Einerseits lässt sich festhalten, dass das Dienen im Sinne eines »Liebeswerkes«⁶ am Nächsten (vgl. Mk 12,31/Lev 19,18) bzw. einer »ganzheitlichen Zuwendung«⁷ eine inhaltliche Hauptlinie des Neuen Testaments und Urchristentums darstellt. Andererseits muss man sich bewusst machen, dass die entsprechenden Texte nicht immer auf die oben genannte griechische Wortfamilie diakon- zurückgreifen, sondern andere Begriffe verwenden: Christen sollen nach Paulus etwa »allen Menschen Gutes (agatos) tun« (Gal 6,10), sich um die Heiligen in Not »kümmern« (koinoneo) und »Gastfreundschaft« (philoxenia) üben (Röm 12,13). Entsprechend möge Christus die Christen reicher werden lassen »in der Liebe (agape) zueinander und zu allen Menschen« (1 Thess 3,12, alle Zitate Zürcher Bibel).

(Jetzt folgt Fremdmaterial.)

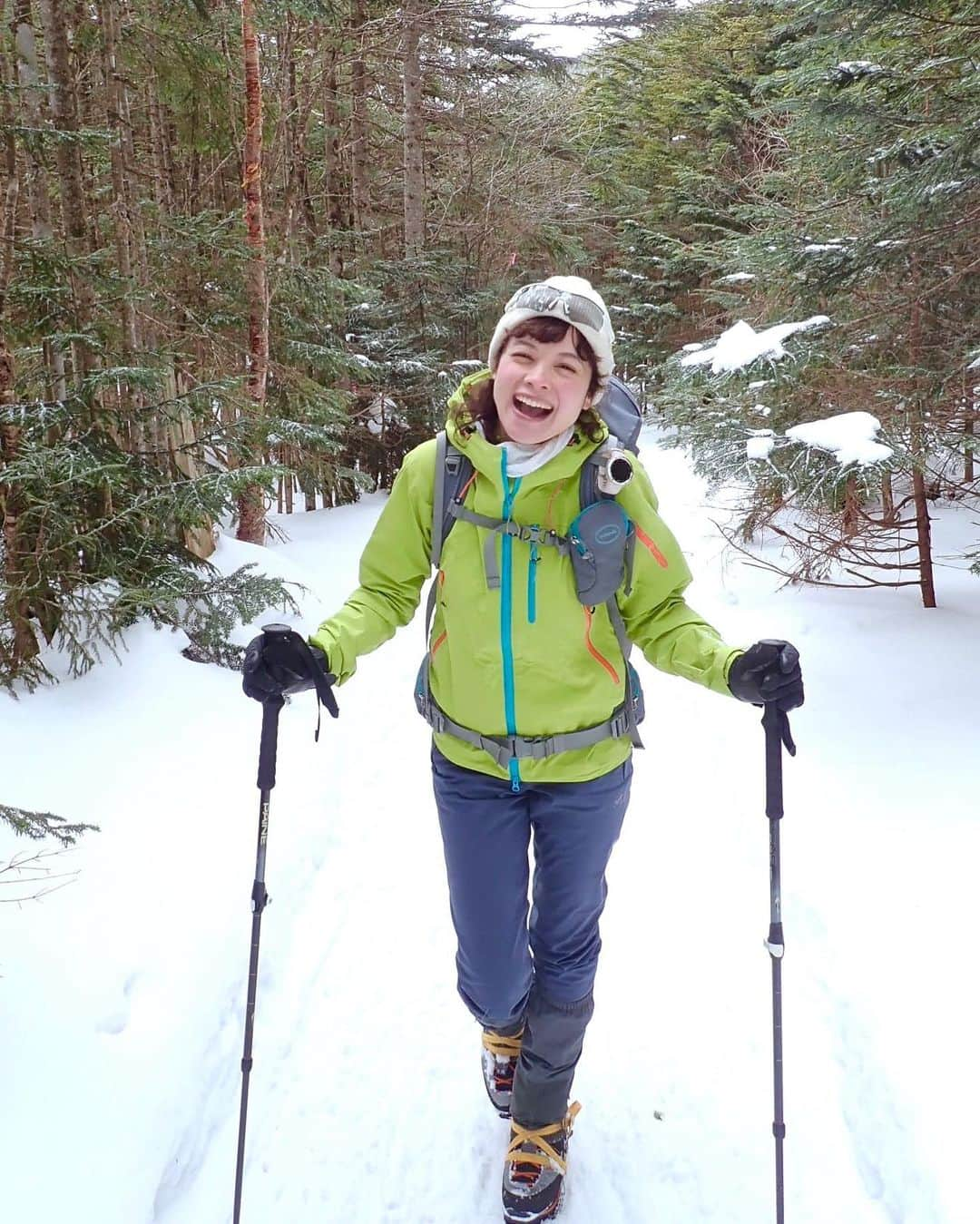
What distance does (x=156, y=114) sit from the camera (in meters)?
8.67

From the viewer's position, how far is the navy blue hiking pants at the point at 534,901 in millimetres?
2201

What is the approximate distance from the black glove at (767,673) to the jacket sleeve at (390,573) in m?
0.90

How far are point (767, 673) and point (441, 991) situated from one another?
208 cm

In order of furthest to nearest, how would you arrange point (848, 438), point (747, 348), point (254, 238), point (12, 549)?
point (254, 238), point (747, 348), point (848, 438), point (12, 549)

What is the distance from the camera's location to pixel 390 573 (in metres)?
2.27

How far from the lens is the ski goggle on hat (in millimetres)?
2016

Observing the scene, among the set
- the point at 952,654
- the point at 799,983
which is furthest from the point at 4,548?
the point at 952,654

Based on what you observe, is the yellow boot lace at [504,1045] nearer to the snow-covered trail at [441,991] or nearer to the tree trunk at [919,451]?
the snow-covered trail at [441,991]

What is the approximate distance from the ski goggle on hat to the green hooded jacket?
0.18 m

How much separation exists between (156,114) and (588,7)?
1104cm

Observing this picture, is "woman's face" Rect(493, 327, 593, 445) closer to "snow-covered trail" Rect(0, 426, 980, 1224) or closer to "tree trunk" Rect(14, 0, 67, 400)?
"snow-covered trail" Rect(0, 426, 980, 1224)

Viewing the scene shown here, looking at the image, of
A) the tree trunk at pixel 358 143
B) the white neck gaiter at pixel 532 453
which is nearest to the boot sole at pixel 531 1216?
the white neck gaiter at pixel 532 453

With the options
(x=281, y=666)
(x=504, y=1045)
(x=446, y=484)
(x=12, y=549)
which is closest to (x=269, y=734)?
(x=281, y=666)

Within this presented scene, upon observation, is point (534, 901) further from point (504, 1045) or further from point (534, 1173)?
point (534, 1173)
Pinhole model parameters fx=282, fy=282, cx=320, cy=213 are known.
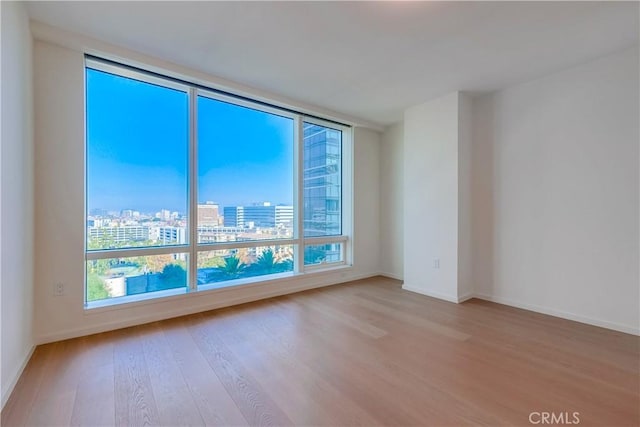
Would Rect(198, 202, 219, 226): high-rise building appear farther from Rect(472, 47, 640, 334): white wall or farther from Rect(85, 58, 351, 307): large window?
Rect(472, 47, 640, 334): white wall

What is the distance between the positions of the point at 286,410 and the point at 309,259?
2845 mm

Auch bei der Übersetzung des griechischen Verbs diakoneo gibt es Fragen. Früher verstand man das Verb als ein »Dienen bei Tisch« (Lk 10,40) und im erweiterten Sinn als »für den Lebensunterhalt sorgen« und »dienen«, daneben war auch der Aspekt des Verkündigungsdienstes im Blick.⁸ Die neuere neutestamentliche Exegese ist dagegen der Auffassung, dass diakonia/diakoneo im Griechischen nicht vorrangig etwas mit Wohltätigkeit und Niedrigkeit zu tun haben. Vielmehr bezeichnen diese Begriffe »in der Regel eine Beauftragung, die […] häufig eine Vermittlungsfunktion dahingehend nach sich zieht, dass der Beauftragte eine Sache oder Nachricht an die Adressaten überbringen muss.«⁹ Die Menschen, die im NT diakonia tun, sind also eher »Botschafter des Evangeliums«¹⁰, betraut mit »Verkündigung und Gemeindeleitung«¹¹. Die Verbindung mit dem Tischdienst (Lk 10,40) ist dagegen eine lukanische Besonderheit. Die Diskussion in der Bibelwissenschaft ist also offen. Einig sind sich die Exegeten darin, dass das Wort diakoneo sehr vielschichtig ist und seine Bedeutung vom Einzelkontext abhängt (weitere Beispiele unten).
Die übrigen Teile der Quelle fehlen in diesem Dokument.